◆ Task ◆
Retype exactly the lines below, starting with the line that contains "From a visual" and ending with the last line; leave out any pictures.

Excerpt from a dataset
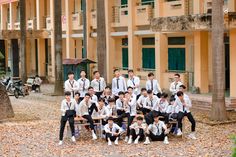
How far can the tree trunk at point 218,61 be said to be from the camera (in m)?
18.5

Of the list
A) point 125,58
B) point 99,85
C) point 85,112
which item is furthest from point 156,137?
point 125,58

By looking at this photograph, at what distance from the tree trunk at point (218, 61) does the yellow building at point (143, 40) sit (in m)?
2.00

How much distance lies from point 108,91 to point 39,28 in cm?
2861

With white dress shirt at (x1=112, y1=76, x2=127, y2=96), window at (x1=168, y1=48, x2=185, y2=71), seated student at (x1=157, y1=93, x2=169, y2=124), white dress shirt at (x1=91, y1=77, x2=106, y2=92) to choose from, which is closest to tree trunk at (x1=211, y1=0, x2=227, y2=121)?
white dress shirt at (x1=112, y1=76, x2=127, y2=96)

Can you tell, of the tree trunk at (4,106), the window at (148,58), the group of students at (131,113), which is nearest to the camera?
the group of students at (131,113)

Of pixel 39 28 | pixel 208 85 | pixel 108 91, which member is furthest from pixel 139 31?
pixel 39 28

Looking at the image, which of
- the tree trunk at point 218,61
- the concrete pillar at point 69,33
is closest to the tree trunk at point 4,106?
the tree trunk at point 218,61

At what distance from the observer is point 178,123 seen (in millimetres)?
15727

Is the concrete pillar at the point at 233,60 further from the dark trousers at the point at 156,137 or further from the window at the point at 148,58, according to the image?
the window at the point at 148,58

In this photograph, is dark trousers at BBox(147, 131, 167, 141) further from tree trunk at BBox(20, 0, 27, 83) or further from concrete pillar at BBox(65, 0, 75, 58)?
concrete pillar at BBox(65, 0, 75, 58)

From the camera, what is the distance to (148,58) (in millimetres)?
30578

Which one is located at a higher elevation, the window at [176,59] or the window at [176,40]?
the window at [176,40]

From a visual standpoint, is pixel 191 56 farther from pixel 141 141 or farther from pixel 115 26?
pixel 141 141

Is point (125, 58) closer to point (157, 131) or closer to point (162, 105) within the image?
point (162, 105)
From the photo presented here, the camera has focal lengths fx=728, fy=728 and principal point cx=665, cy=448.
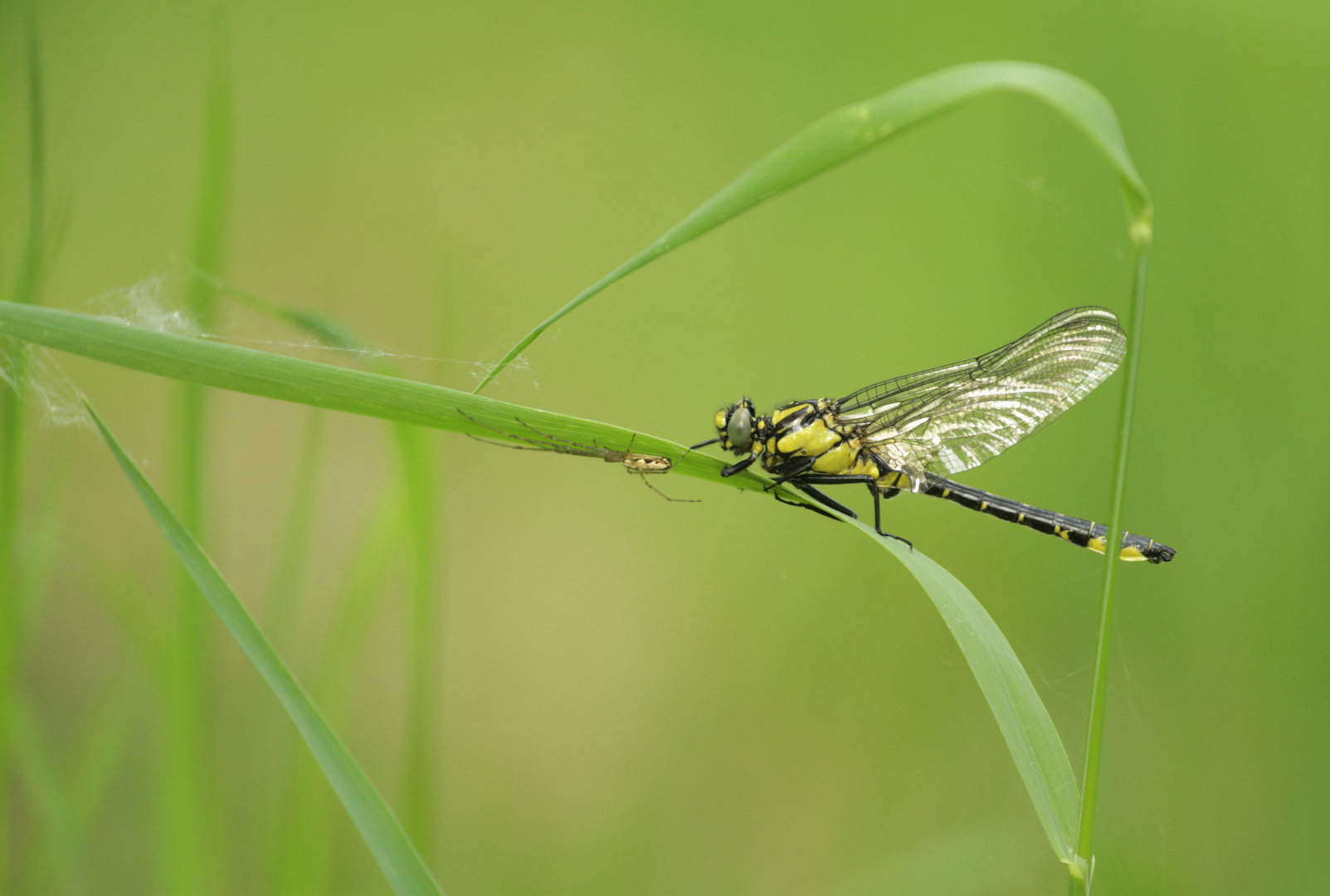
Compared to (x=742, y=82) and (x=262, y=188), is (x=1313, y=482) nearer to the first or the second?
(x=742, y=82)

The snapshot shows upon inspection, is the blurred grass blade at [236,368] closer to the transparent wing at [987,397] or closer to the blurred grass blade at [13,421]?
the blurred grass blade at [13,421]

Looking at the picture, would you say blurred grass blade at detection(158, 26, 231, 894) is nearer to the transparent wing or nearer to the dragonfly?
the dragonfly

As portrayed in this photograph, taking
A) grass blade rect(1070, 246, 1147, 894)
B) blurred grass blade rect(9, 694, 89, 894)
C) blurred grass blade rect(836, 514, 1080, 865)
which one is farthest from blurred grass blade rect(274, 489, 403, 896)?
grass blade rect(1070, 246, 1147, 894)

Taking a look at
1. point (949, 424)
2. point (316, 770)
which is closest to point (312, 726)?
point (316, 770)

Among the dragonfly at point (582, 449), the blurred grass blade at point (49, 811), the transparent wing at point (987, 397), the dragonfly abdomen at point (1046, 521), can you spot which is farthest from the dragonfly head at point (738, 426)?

◆ In response ◆
From a visual standpoint, is pixel 191 56 farther from pixel 141 141 or farther from pixel 115 26?
pixel 141 141

Is point (125, 58) closer to point (157, 131) or closer to point (162, 105) within the image?
point (162, 105)
From the photo presented here, the camera has focal lengths fx=728, fy=728 and principal point cx=665, cy=448.
Compared to (x=742, y=82) and (x=262, y=188), is (x=1313, y=482) nearer to the first or the second?
(x=742, y=82)

The snapshot shows upon inspection, is the blurred grass blade at [236,368] closer to the transparent wing at [987,397] or closer to the blurred grass blade at [13,421]?
the blurred grass blade at [13,421]

Looking at the picture, would you say blurred grass blade at detection(158, 26, 231, 894) is nearer to the transparent wing or nearer to the dragonfly?
the dragonfly

As portrayed in this photograph, taking
A) grass blade rect(1070, 246, 1147, 894)
B) blurred grass blade rect(9, 694, 89, 894)
C) blurred grass blade rect(836, 514, 1080, 865)
which one is farthest from blurred grass blade rect(274, 489, 403, 896)?
grass blade rect(1070, 246, 1147, 894)

Taking a look at
1. point (949, 424)
2. point (316, 770)
which is closest to point (312, 726)?
point (316, 770)

Among the dragonfly at point (582, 449), the blurred grass blade at point (49, 811), the transparent wing at point (987, 397), the dragonfly abdomen at point (1046, 521), can you spot which is farthest from the dragonfly head at point (738, 426)?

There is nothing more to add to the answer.